Aim of the exercise. Which lines below hold the word "frames"? Report each one.

(Source data)
BEGIN

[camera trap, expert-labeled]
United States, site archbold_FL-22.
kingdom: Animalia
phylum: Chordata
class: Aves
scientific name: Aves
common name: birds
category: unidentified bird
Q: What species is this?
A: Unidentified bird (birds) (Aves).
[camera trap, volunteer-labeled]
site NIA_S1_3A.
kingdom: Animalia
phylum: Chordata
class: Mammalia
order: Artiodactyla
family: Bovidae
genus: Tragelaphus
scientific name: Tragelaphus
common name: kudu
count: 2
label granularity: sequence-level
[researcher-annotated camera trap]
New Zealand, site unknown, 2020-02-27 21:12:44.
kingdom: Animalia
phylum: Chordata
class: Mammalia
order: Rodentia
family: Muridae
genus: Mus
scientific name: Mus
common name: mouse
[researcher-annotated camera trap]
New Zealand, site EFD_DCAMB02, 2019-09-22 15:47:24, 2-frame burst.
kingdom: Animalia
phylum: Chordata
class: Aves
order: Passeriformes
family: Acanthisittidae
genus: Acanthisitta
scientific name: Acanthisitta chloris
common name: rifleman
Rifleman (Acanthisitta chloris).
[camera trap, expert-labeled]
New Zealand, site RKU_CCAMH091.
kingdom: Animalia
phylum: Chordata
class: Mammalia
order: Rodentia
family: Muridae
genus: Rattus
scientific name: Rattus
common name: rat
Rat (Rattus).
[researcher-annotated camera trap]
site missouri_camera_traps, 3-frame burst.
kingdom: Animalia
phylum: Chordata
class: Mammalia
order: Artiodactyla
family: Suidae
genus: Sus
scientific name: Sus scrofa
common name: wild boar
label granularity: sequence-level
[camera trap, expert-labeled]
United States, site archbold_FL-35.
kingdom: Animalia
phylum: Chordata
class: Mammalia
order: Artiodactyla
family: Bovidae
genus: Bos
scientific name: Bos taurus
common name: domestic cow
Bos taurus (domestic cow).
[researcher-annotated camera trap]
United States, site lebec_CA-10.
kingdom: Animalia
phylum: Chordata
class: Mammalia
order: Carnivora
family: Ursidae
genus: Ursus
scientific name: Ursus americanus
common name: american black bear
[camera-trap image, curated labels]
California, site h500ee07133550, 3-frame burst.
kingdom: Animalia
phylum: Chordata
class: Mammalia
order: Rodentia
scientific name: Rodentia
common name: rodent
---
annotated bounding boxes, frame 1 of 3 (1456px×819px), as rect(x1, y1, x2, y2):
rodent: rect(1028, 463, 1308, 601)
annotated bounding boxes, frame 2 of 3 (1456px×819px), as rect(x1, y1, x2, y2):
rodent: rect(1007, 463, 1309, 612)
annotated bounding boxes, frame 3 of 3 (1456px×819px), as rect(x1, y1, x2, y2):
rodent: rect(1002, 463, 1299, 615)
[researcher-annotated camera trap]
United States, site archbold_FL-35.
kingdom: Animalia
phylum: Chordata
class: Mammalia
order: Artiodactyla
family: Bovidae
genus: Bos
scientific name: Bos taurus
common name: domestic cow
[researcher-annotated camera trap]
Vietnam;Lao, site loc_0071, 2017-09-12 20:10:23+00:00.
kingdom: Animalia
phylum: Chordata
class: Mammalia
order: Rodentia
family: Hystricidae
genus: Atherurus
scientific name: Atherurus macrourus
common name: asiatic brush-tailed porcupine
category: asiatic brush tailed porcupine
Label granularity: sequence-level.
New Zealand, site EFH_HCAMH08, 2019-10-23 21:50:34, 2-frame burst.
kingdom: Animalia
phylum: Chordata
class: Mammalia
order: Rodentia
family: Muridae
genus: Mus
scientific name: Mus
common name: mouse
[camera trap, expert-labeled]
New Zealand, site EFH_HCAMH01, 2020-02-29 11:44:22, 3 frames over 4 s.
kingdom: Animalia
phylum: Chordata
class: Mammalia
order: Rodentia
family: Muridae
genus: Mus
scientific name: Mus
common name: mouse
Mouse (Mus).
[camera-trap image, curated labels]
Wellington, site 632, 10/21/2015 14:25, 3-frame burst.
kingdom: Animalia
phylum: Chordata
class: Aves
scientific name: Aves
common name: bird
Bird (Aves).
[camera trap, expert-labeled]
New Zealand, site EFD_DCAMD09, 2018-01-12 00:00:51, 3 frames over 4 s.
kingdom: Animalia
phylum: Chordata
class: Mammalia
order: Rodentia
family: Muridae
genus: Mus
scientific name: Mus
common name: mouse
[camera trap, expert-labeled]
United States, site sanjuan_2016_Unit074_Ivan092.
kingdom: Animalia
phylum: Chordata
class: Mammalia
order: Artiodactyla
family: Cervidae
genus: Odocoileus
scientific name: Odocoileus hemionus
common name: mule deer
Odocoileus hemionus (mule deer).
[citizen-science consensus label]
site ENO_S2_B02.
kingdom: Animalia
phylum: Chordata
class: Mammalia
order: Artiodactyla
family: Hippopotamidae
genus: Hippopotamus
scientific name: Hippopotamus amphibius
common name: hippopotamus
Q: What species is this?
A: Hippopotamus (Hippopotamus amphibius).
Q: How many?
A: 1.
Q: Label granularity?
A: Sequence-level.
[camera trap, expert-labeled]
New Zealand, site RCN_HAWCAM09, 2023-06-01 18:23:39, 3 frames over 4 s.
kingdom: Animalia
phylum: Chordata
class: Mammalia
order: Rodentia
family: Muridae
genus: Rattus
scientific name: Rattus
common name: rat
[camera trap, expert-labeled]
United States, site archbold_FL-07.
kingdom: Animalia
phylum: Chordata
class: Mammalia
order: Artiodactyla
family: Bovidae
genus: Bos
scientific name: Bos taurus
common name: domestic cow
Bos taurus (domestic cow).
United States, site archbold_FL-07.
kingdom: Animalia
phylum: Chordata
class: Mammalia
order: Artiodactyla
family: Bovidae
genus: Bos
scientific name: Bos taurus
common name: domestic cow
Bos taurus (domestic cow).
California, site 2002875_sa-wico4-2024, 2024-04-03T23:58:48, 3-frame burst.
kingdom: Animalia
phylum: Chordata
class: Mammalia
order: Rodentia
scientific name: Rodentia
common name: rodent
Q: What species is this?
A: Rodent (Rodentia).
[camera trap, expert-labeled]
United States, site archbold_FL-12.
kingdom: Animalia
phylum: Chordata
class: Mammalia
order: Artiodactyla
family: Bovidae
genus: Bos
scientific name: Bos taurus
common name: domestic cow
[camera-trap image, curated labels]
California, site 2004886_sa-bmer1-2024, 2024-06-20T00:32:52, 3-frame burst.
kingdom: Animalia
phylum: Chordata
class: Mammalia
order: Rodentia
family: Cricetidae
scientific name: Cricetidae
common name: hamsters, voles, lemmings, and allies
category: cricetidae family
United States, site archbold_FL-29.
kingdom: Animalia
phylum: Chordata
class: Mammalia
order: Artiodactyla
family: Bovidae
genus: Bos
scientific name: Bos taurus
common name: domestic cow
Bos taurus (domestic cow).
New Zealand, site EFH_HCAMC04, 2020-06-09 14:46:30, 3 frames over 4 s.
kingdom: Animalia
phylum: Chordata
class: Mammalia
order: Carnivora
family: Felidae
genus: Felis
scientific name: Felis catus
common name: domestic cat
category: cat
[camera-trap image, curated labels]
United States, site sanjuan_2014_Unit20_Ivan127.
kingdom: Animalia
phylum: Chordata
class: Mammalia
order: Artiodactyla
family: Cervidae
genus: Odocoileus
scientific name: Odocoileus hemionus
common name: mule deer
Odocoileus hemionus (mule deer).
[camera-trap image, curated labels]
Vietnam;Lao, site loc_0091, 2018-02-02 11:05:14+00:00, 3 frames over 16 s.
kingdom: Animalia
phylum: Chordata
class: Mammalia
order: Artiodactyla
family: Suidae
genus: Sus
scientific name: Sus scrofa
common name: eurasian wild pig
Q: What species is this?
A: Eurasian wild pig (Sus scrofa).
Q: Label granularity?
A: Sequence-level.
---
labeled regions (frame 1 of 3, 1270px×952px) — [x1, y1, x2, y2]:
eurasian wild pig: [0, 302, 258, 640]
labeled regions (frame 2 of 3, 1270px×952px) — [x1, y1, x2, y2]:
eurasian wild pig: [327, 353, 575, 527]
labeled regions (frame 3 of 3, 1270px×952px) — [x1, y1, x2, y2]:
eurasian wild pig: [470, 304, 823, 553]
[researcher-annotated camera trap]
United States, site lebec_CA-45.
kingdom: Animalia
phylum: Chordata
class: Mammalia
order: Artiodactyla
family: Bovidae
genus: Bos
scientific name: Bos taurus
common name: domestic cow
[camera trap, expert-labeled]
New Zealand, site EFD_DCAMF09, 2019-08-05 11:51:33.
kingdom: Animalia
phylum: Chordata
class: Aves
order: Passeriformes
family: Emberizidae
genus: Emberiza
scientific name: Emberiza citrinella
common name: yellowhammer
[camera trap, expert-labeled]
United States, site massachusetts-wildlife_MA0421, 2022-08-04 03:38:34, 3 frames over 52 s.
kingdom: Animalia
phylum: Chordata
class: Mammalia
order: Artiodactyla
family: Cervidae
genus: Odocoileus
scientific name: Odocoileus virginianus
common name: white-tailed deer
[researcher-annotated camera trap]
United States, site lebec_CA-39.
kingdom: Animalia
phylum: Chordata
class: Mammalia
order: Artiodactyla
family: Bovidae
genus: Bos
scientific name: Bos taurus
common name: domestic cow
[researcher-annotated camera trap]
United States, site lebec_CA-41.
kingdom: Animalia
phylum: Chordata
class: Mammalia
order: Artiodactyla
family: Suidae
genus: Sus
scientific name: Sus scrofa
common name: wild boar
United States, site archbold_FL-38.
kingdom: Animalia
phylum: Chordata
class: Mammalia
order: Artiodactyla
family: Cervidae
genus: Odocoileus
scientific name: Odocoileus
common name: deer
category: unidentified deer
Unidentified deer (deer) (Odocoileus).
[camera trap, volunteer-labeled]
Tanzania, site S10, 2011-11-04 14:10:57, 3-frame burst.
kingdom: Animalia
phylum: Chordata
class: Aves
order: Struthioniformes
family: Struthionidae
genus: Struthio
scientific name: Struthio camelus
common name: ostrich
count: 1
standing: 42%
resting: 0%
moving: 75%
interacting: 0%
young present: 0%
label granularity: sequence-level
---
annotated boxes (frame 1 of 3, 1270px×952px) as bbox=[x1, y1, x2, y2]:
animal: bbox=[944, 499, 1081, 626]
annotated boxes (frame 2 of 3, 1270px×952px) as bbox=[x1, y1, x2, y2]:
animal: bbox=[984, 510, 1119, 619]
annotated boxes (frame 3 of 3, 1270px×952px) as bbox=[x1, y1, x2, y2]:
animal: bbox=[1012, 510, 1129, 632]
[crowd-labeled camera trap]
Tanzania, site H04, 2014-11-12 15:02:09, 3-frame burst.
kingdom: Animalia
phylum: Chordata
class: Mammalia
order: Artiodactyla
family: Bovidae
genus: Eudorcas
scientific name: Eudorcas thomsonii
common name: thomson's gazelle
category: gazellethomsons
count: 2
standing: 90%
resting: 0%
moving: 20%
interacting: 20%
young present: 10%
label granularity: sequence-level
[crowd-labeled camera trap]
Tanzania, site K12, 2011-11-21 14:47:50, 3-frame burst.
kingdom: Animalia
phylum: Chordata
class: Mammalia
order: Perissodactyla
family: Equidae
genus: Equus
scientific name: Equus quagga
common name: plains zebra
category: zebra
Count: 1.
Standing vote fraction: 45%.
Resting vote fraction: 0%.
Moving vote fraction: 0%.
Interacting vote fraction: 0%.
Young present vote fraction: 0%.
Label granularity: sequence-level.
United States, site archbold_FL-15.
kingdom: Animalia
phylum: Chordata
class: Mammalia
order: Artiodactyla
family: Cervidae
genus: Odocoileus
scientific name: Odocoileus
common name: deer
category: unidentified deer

END

Response below.
New Zealand, site EFH_HCAMH01, 2020-02-29 11:44:22, 3 frames over 4 s.
New Zealand, site EFD_DCAMD09, 2018-01-12 00:00:51, 3 frames over 4 s.
New Zealand, site RCN_HAWCAM09, 2023-06-01 18:23:39, 3 frames over 4 s.
New Zealand, site EFH_HCAMC04, 2020-06-09 14:46:30, 3 frames over 4 s.
Vietnam;Lao, site loc_0091, 2018-02-02 11:05:14+00:00, 3 frames over 16 s.
United States, site massachusetts-wildlife_MA0421, 2022-08-04 03:38:34, 3 frames over 52 s.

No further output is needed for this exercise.